Fazit:
Hertha BSC gewinnt beim SC Preussen Münster mit 2:1 wahrt damit seine Resthoffnung hinsichtlich des Aufstiegs. Nach ihrer auf einem Strafstosstreffer Reeses (45.+4) beruhenden 1:0-Pausenführung kassierten die Hauptstädter bereits in der 45. Minute den Ausgleich; Heuer netzte nach einer Flanke Batista-Meiers per Kopf. Die Ende-Auswahl war in der Folge aktiver und näherte sich durch Schulz ihrem zweiten Treffer an (57.). Die Blau-Weissen kombinierten etwa ab der Stundenmarke wieder etwas präziser und sorgten für ausgeglichene Kräfteverhältnisse, strahlten lange Zeit aber gar keine Torgefahr aus, während die Westfalen zu einer Direktabnahme Heuers kamen, die das Gehäuse knapp verfehlte (71.). In einer aufregenden Schlussphase liessen erst Mees für Münster (87.) und Winkler für Berlin (90.+1) gute bis sehr gute Möglichkeiten aus, ehe letzterer den Gast mit einem perfekten Abschluss eines Ein-Mann-Konters doch noch auf die Siegerstrasse brachte (90.+3). Mit der letzten Aktion des Spiels hätte Batista-Meier beinahe noch ausgeglichen (90.+5). Einen schönen Tag noch!
Spielende
Batista-Meier fehlen Zentimeter zum 2:2! Der Ex-Ulmer wird im offensiven Zentrum freigespielt und nimmt aus gut 19 Metern mit dem rechten Innenrist das linke Kreuzeck ins Visier. Der Ball segelt hauchdünn drüber; Ernst wäre machtlos gewesen.
... Batista-Meiers Ausführung klären die Hauptstädter im zweiten Anlauf...
Tooor für Hertha BSC, 1:2 durch Marten Winkler
... und schnappen sich im direkten Gegenstoss das Siegtor! Gegen weit aufgerückte Hausherren schickt Mamuzah Lum Winkler aus der eigenen Hälfte mit einem steilen Anspiel in die halbrechte Spur. Während er von vier Münsteranern umzingelt ist, zirkelt er den Ball aus vollem Lauf und 20 Metern mit dem linken Innenrist sehenswert in die halbhohe linke Ecke.
Münster setzt sich noch einmal vorne fest und erzwingt eine Ecke von links...
Winkler mit der Riesenchance! Nach einem Berliner Flugball wird Koulis am Rücken von seinem Kollegen Paetow angeköpft. Dadurch hat Winkler freie Bahn, feuert den aufspringenden Ball aus zentralen zwölf Metern aber recht klar über den rechten Winkel hinweg.
Nachspielzeit: Es werden 4 Minuten nachgespielt.

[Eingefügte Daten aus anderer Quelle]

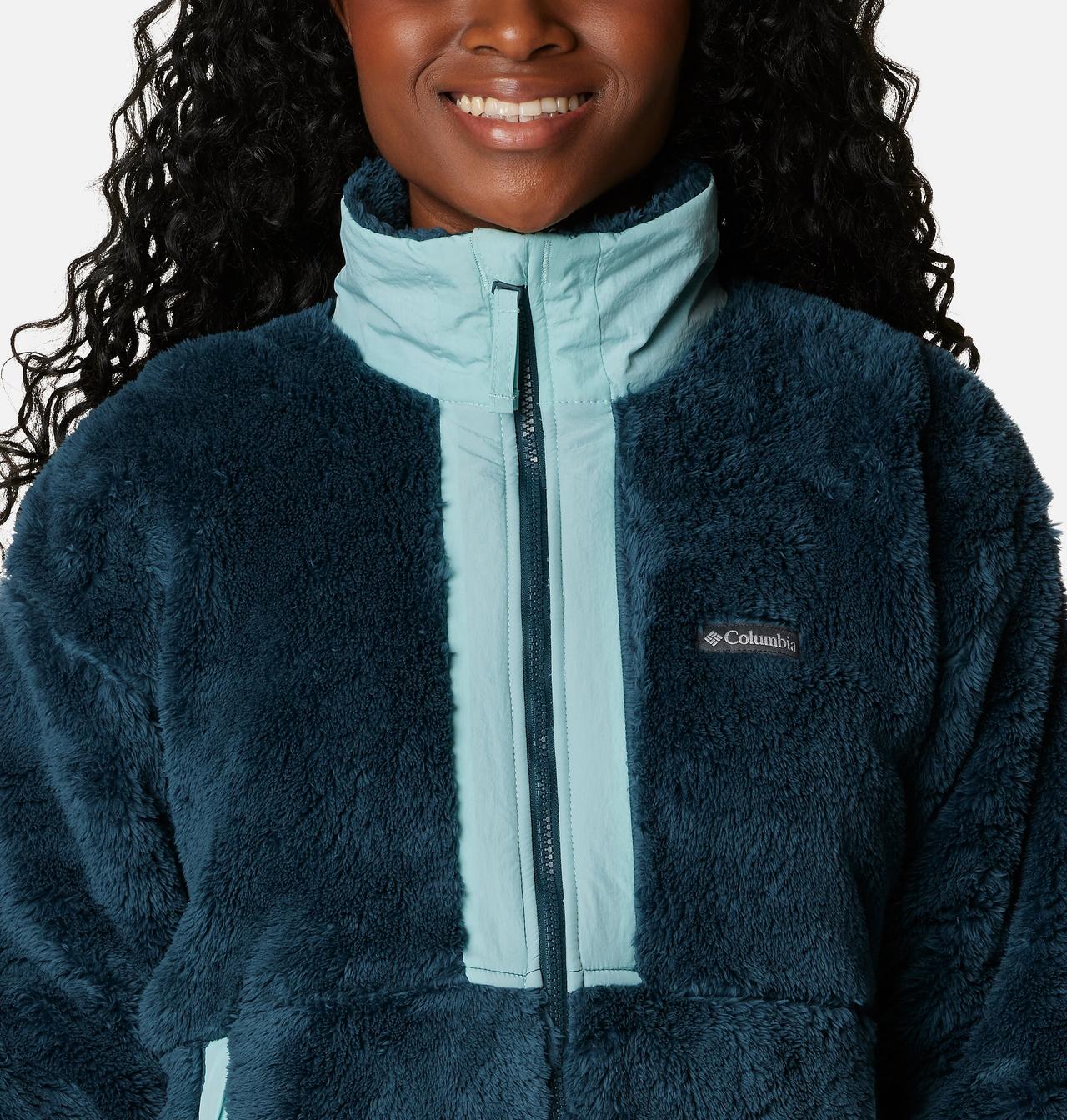 Women's Boundless Discovery™ Full Zip Sherpa Jacket 4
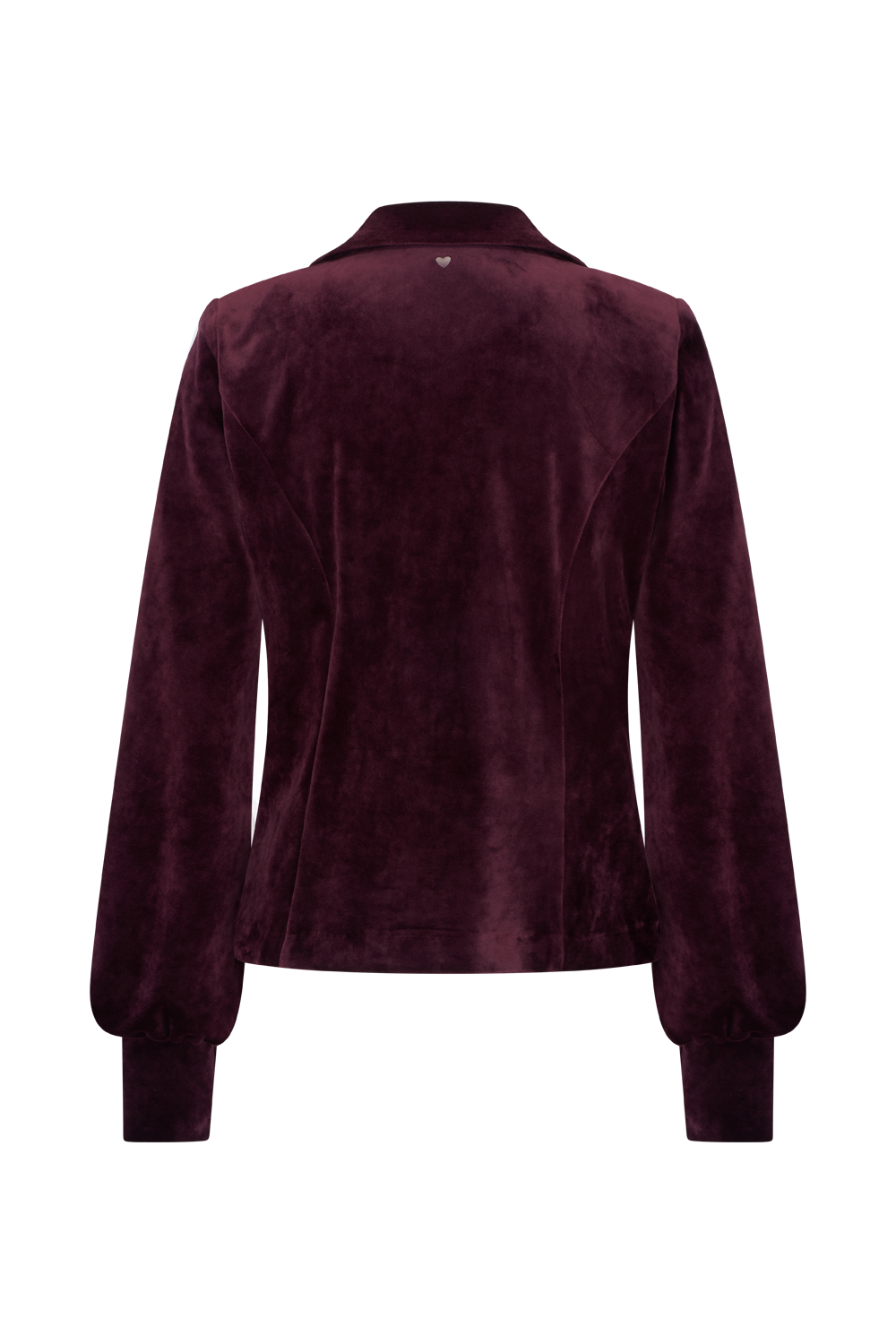Helena Hart Lora Velour Burgundy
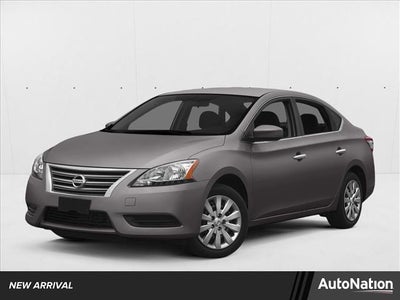 2015 Nissan Sentra 4dr Sdn I4 CVT SV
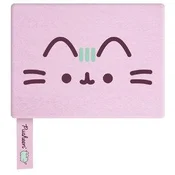 shumee Plišasti zvezek A5 96 listov. Pusheen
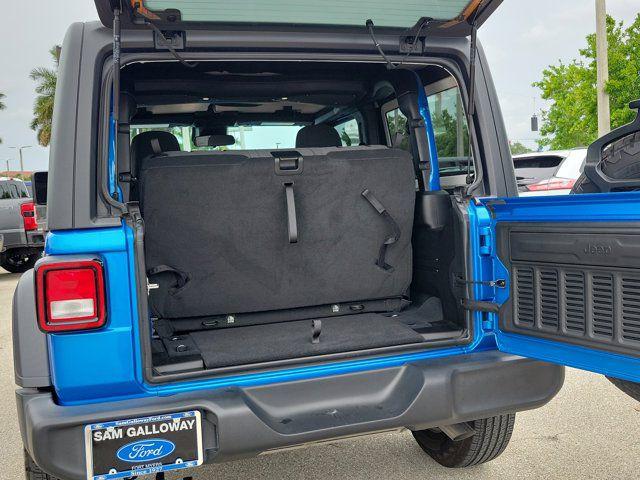 2024 Jeep Wrangler 2-Door Sport S 4x4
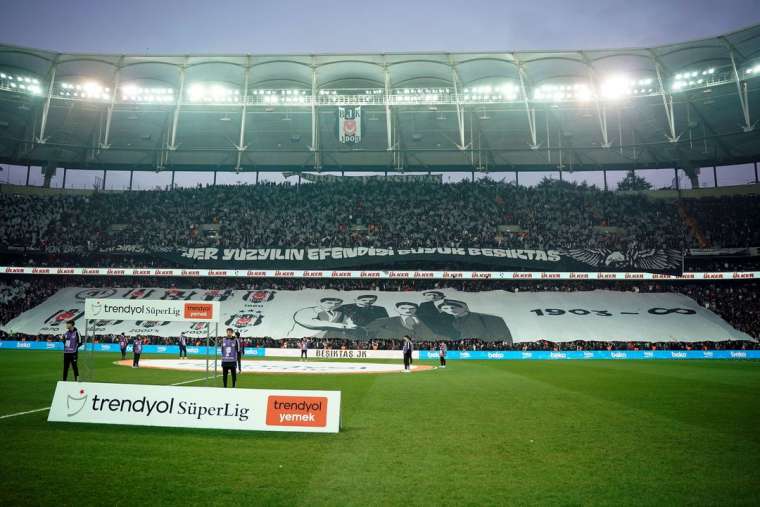 Derbi böyle geçti! Kare kare Beşiktaş - Galatasaray maçı 99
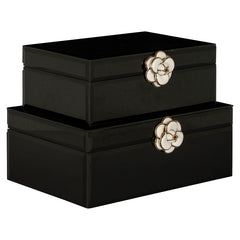 Storage box Vivy small (Black) - Richmond Interiors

Eitschberger gegen Schenk! Das Berliner Eigengewächs taucht mittig vor der letzten gegnerischen Linie auf und befördert den Ball aus 18 Metern mit dem linken Innenrist auf die halbhohe rechte Ecke. Schenk hebt ab und pariert zur Seite.
Mees aus spitzem Winkel! Ein weiterer schneller Umschaltmoment der Adleträger lässt den Joker auf der rechten Strafraumseite auftauchen. Mit einer Mischung aus Schuss und Flachpass bringt er den Ball vor den langen Pfosten. Nachdem Vilhelmsson klar verpasst hat, fehlt zum Tor ein guter halber Meter.